(RECORDED DATA):
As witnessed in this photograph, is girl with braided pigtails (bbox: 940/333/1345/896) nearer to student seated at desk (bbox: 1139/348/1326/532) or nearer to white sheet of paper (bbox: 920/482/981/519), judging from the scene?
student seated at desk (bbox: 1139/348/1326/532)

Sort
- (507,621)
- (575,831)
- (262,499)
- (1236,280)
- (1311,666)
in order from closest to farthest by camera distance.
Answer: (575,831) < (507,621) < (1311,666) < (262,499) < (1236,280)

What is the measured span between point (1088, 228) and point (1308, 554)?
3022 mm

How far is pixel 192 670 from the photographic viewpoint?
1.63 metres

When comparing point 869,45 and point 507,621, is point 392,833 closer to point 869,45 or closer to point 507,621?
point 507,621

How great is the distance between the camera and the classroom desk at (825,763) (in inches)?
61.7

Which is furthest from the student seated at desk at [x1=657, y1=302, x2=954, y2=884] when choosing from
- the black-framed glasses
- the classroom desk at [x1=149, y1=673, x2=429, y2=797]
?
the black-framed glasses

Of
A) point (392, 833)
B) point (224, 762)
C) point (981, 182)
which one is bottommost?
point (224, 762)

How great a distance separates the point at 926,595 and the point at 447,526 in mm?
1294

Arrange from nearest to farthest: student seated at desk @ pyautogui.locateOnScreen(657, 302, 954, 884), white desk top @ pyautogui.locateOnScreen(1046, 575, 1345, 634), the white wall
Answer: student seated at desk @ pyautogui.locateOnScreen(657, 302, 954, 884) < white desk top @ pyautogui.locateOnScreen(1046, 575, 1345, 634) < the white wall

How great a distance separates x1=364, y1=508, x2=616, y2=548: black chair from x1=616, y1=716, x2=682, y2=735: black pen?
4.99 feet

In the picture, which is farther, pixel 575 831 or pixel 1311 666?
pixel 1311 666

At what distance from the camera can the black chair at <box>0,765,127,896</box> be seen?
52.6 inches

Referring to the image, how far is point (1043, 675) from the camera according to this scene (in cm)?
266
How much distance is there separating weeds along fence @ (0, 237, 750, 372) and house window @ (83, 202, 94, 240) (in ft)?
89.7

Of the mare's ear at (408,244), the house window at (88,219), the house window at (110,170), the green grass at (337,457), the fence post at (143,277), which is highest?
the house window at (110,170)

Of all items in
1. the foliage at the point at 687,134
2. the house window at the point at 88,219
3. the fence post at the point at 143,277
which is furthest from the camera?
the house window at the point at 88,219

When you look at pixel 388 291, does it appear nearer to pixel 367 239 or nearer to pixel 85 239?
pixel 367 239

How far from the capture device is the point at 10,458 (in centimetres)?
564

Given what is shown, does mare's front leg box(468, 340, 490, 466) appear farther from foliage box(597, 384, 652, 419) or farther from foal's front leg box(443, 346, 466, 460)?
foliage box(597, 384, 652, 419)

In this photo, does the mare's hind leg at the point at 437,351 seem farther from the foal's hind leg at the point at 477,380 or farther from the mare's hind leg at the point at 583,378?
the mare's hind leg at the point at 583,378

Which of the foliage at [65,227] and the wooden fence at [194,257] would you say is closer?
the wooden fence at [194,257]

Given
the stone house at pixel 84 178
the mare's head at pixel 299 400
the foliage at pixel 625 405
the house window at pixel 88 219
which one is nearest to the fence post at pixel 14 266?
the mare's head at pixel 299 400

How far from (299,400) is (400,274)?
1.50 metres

(WHAT YOU WILL DO):
Rewrite all of the records above, changing every "fence post" to "gate post" and leaving everything else unchanged.

(FULL OUTPUT):
As witnessed in this photograph, is girl with braided pigtails (bbox: 940/333/1345/896) nearer to student seated at desk (bbox: 1139/348/1326/532) or nearer to white sheet of paper (bbox: 920/482/981/519), judging from the scene?
student seated at desk (bbox: 1139/348/1326/532)

Sort
- (507,621)
- (575,831)
- (262,499)
- (1236,280)
- (1311,666)
in order from closest to farthest by camera distance.
Answer: (575,831) < (507,621) < (1311,666) < (262,499) < (1236,280)

What is the measured span between point (1088, 228) and point (1308, 554)?
3022 mm

How far is pixel 192 670 from the photographic viewpoint?
1.63 metres

When comparing point 869,45 and point 507,621, is point 392,833 closer to point 869,45 or closer to point 507,621?
point 507,621

How great is the distance between the camera and the classroom desk at (825,763) (in inches)?
61.7

Which is furthest from the student seated at desk at [x1=657, y1=302, x2=954, y2=884] when choosing from
- the black-framed glasses
- the classroom desk at [x1=149, y1=673, x2=429, y2=797]
?
the black-framed glasses

Of
A) point (392, 833)
B) point (224, 762)
C) point (981, 182)
which one is bottommost?
point (224, 762)

How great a distance separates the point at 926,595 and the point at 447,526 in mm?
1294

Arrange from nearest to farthest: student seated at desk @ pyautogui.locateOnScreen(657, 302, 954, 884), white desk top @ pyautogui.locateOnScreen(1046, 575, 1345, 634), the white wall
Answer: student seated at desk @ pyautogui.locateOnScreen(657, 302, 954, 884) < white desk top @ pyautogui.locateOnScreen(1046, 575, 1345, 634) < the white wall

How great a distance separates x1=364, y1=508, x2=616, y2=548: black chair from x1=616, y1=716, x2=682, y2=735: black pen?
4.99 feet

In the picture, which is farther, pixel 575 831 or pixel 1311 666?
pixel 1311 666

At what distance from the camera can the black chair at <box>0,765,127,896</box> be seen?
52.6 inches

Referring to the image, how far is point (1043, 675) from the camera according to this scene (in cm)?
266
How much distance is there separating weeds along fence @ (0, 237, 750, 372) and house window @ (83, 202, 94, 240) (in ft)?
89.7

Of the mare's ear at (408,244), the house window at (88,219), the house window at (110,170), the green grass at (337,457), the gate post at (143,277), which is highest?
the house window at (110,170)

Of all items in
1. the foliage at the point at 687,134
2. the house window at the point at 88,219
3. the gate post at the point at 143,277
which is furthest from the camera?
the house window at the point at 88,219

When you look at pixel 388 291, does it appear nearer to pixel 367 239 or nearer to pixel 85 239?
pixel 367 239

How far from the capture device is the point at 10,458 (in centimetres)?
564

Given what is shown, does mare's front leg box(468, 340, 490, 466) appear farther from foliage box(597, 384, 652, 419) or farther from foal's front leg box(443, 346, 466, 460)?
foliage box(597, 384, 652, 419)

In this photo, does the mare's hind leg at the point at 437,351 seem farther from the foal's hind leg at the point at 477,380 or farther from the mare's hind leg at the point at 583,378?
the mare's hind leg at the point at 583,378

Which of the foliage at [65,227] and the wooden fence at [194,257] would you say is closer?
the wooden fence at [194,257]

Given
the stone house at pixel 84 178
the mare's head at pixel 299 400
the foliage at pixel 625 405
the house window at pixel 88 219
which one is nearest to the gate post at pixel 14 266?
the mare's head at pixel 299 400

How far from (299,400) is (400,274)?
1.50 metres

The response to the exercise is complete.